La morale de l’histoire. Après cette réélection, le Conseil de l’Université n’aura de leçons à donner à personne ; et, on a là un fait qui montre qu’on restera encore longtemps dans cette crise institutionnelle et morale qui secoue le pays dans son entièreté. Les lumières ne sont nulle part.
L’histoire pourra me contredire. Mais, faut-il bien que la communauté universitaire se re-mobilise pour aller à contre-courant de l’immobilisme du Conseil de l’Université et forcer ce dernier et le Conseil exécutif élu à engager l’UEH dans la voie de la Réforme.

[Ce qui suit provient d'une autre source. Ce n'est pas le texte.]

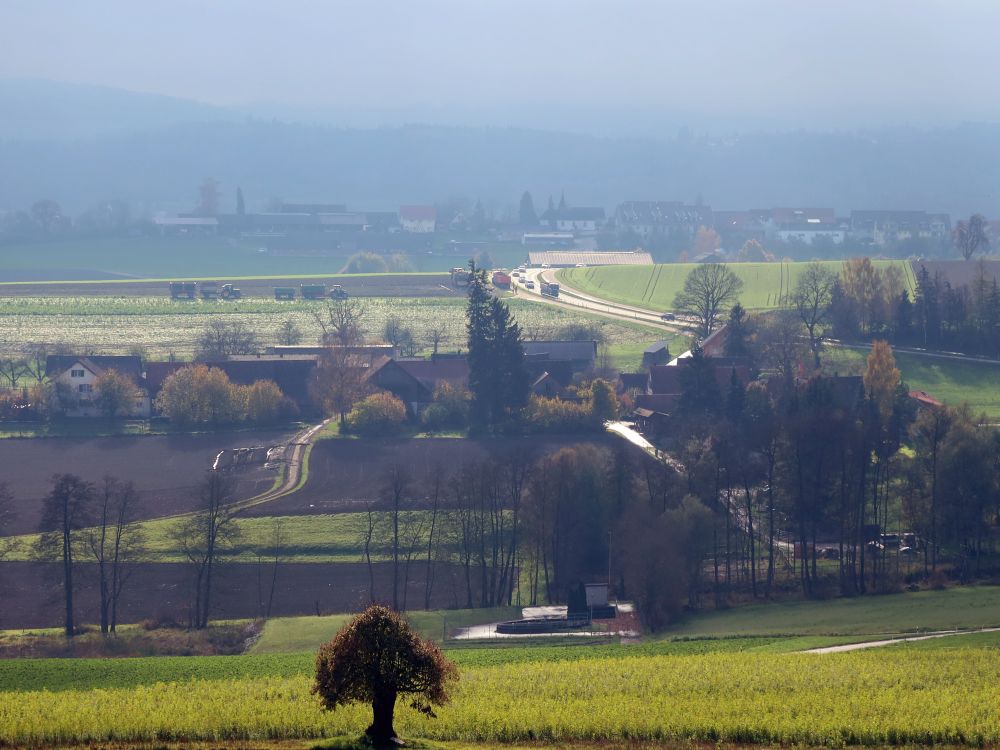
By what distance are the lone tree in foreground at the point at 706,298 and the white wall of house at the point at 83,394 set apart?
3175 cm

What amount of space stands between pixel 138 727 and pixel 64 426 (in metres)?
41.4

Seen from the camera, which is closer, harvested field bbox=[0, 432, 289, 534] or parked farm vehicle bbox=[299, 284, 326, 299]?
harvested field bbox=[0, 432, 289, 534]

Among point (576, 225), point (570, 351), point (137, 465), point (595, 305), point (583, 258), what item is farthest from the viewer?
point (576, 225)

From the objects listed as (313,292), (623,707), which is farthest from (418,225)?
(623,707)

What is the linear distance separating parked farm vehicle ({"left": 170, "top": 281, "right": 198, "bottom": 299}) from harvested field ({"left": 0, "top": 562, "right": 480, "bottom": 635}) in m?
67.7

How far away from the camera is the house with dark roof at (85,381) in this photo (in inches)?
2603

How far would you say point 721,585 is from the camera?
42.9 metres

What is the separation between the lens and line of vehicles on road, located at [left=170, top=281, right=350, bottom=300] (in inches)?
4284

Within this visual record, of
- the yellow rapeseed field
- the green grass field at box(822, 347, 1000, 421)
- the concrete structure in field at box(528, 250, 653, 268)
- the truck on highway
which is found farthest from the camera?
the concrete structure in field at box(528, 250, 653, 268)

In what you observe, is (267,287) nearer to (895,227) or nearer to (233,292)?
(233,292)

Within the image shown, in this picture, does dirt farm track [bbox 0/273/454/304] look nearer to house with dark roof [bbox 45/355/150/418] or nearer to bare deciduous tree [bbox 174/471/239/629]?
house with dark roof [bbox 45/355/150/418]

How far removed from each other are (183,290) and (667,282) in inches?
1524

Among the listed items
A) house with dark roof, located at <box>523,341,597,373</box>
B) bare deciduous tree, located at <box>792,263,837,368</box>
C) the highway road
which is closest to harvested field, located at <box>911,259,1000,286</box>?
bare deciduous tree, located at <box>792,263,837,368</box>

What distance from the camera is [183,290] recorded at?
111 meters
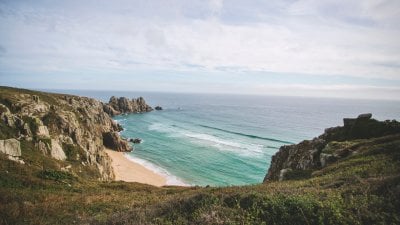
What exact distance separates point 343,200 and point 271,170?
2760 cm

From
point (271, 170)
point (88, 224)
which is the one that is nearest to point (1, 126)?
point (88, 224)

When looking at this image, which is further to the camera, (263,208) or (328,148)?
(328,148)

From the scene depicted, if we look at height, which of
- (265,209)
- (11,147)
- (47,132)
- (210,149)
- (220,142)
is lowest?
(210,149)

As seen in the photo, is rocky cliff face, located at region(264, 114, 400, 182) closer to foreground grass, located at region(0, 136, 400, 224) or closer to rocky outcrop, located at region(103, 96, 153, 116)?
foreground grass, located at region(0, 136, 400, 224)

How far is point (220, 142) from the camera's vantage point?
8588 centimetres

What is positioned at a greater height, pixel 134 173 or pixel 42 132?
pixel 42 132

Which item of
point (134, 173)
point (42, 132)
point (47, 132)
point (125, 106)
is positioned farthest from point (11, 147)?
point (125, 106)

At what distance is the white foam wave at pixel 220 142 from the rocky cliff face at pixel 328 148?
3819 centimetres

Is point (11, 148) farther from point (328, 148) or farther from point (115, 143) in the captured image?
point (115, 143)

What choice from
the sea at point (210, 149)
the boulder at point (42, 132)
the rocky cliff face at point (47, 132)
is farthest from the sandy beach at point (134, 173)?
the boulder at point (42, 132)

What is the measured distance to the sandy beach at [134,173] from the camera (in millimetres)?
52188

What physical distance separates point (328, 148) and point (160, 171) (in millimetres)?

Ayant dénoncé la politique menée par le recteur depuis le retrait des mesures gouvernementales et ayant critiqué sa candidature, l’on dira peut-être que je suis un mauvais perdant. Mais, on doit faire attention à deux choses : (1) je ne connais pas les gagnants ; et (2) n’étant pas aussi « libre » que les autres conseillers, j’ai des comptes à rendre à mes mandants qui peuvent bien croire que je n’ai pas respecté la parole commune issue d’échanges formels et informels que j’ai toujours eus avec eux.